▶ _ОТРЫВОК ТЕКСТА_
А вскоре наступило 2-е февраля, закончилась эта эпопея, окружили под Сталинградом армию Паулюса, нас вывели в резерв, мы получили пополнение, и меня из команды выздоравливающих отправили на пересыльный пункт. И я уже не в 76-й, а в 74-й полк попал. В роту автоматчиков. Побыл в этой роте, и каким-то образом ПНШ-4 (помощник начальника штаба по строевой части) на мне остановился и забрал к себе. Дегтяренко его фамилия. Там уже были у него уралец Семёнычев Фёдор и ещё кто-то. И так покосились на меня, что, мол, это вместо кого-то он меня подобрал. В общем, использовал меня Дегтяренко: вместо того, чтобы самому где-то быть, он меня посылал. Строевую записку приготовить - это я вместо него делал. И Семёнычев этот учёт офицерского состава ведёт, а я - пехоты. Знаешь, что такое строевая записка?

- Отчёт о выбытии: сколько погибло, сколько осталось.

Да, продукты питания там и так далее. Писари ротные дают мне данные, а я уже составляю за полк. Строевую записку должен подписать начальник штаба. Начальником штаба был Шышлов (Семён Михайлович, кажется). И доходило до того, что он посмотрит: "Нет, я не подпишу. Ты уверен, что это правильно?". Я говорю: "Ну мне дают такие сведения". -"Нет, иди пересчитай". И вот я иду в роту связи: "Где такой-то батальон?". Мне показывают провод, я по этому проводу иду в окопы и считаю солдат. А ангел-хранитель меня сохраняет. Я долго так ходил, пока этот Дегтяренко был. Потом его заменили, и уже я перестал ходить по проводам связи и считать солдат в окопах.
Так, это я отвлёкся. Значит, после Сталинграда мы получили пополнение и вышли к Изюму. Там я продолжил, конечно, быть при ПНШ-4 и заниматься рядовым составом. Затем был Северский Донец, село Долгенькое. Долго мы там с немцами стояли. Там на нейтральной полосе колодец был: туда и мы ходили брать воду, и немцы. И ни разу никто никого не убил. А когда встречались - так разбегались. Это на Северском Донце был небольшой плацдарм завоёван.
После этого мы освобождали Запорожье 14-го октября. Помню, пришли туда днём, переночевали, а на рассвете немец ушёл из города. Оставили там кого-то постреливать для вида, и мы не пошли в наступление, а оказалось, что они ушли. Командиром полка у нас был Конев, старик. Не помню его имя-отчество. И вот, идём мы, и тут нас обгоняет Чуйков со свитой. А Конев едет на лошади, свесив ноги на одну сторону. Чуйков подъезжает на "виллисе", по спине этого Конева: "Где вы должны быть в это время?". И матерится ужасно, ха-ха. Ну, по литературе и по рассказам других, Чуйков очень грубо относился к людям: расстреливал, бил. И Конева после этого случая заменили.

▶ _ЧТО ТРЕБУЕТСЯ_
Определите, соответствуют ли отрывку военных воспоминаний следующие утверждения: (a) после Сталинграда рассказчик попал в 76-й полк; (b) у колодца на нейтральной полосе никто ни разу никого не убил; (c) Запорожье освобождали 14 октября. Для каждого ответьте «да» или «нет» и приведите решающие слова отрывка в виде точной цитаты.

▶ _ИСХОДНЫЕ ДАННЫЕ_
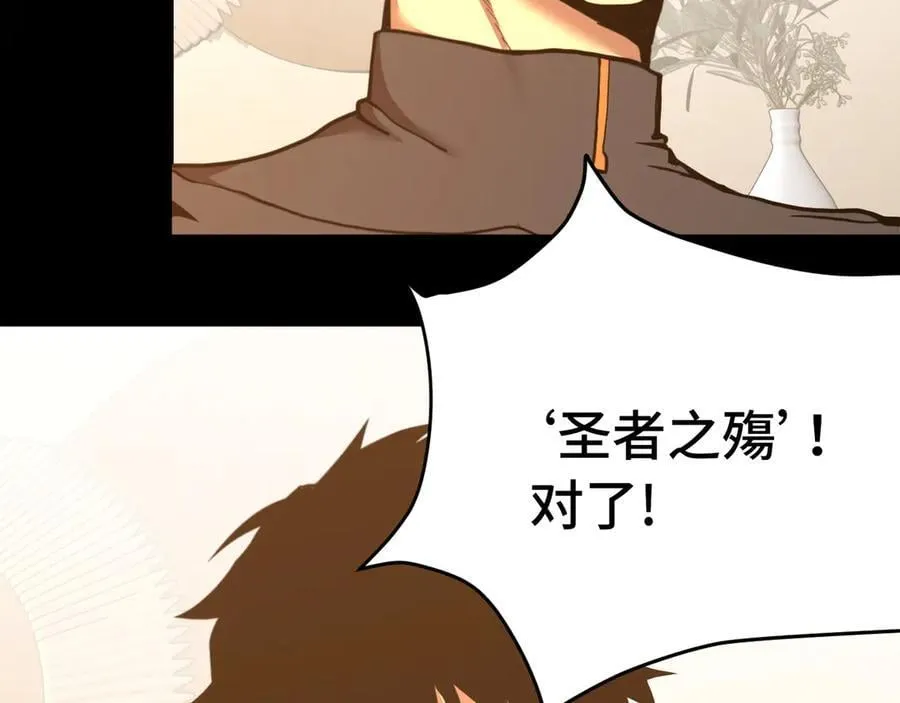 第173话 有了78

---

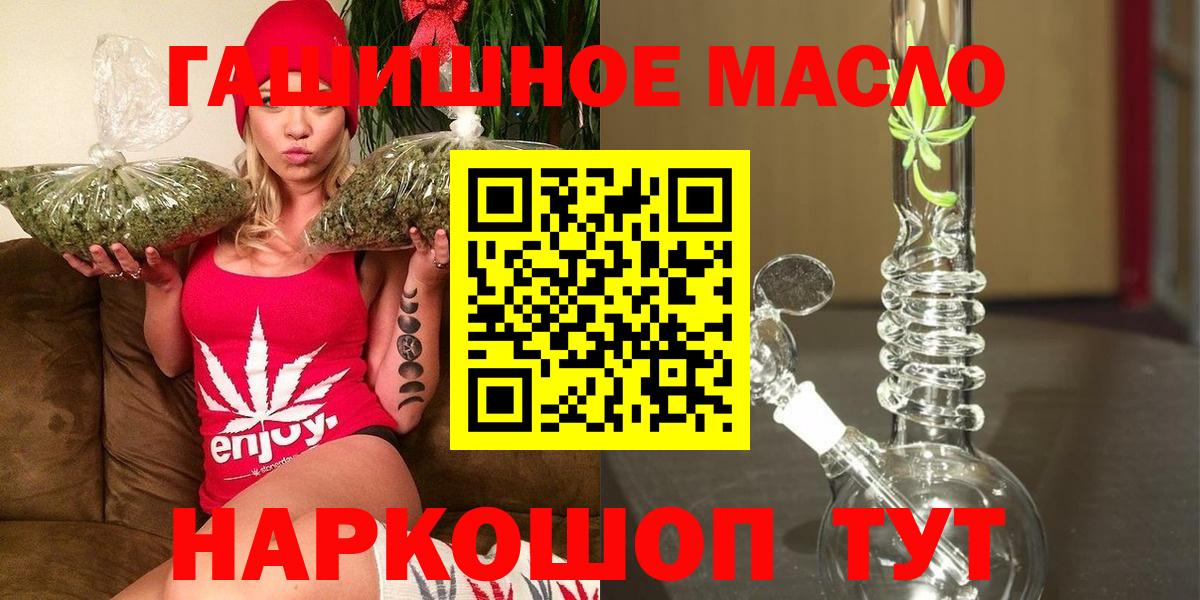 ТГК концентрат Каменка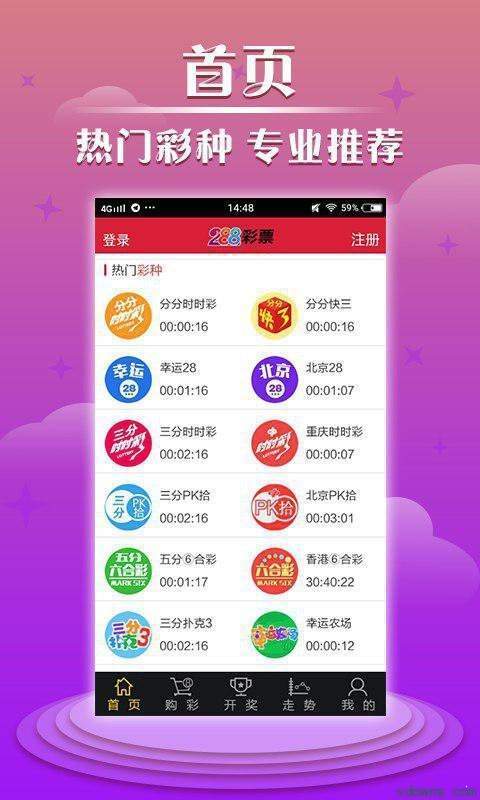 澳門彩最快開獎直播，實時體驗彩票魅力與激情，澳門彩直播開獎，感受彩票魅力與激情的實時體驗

==

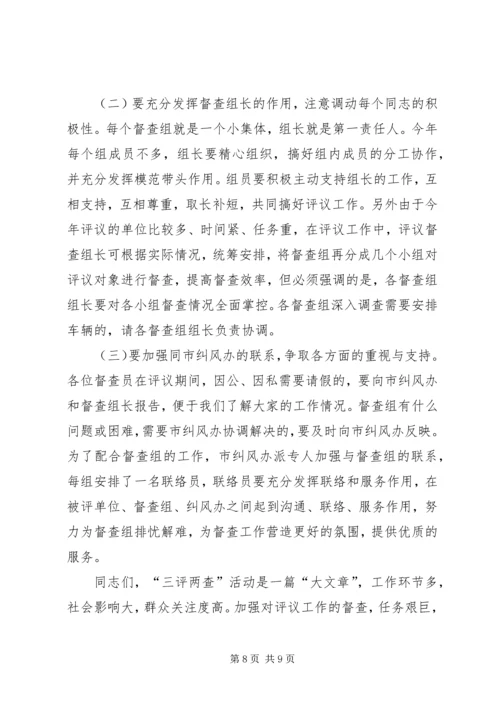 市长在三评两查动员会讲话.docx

▶ _ОЖИДАЕМЫЙ ОТВЕТ_
(a) Нет: «И я уже не в 76-й, а в 74-й полк попал.»
(b) Да: «И ни разу никто никого не убил.»
(c) Да: «После этого мы освобождали Запорожье 14-го октября.»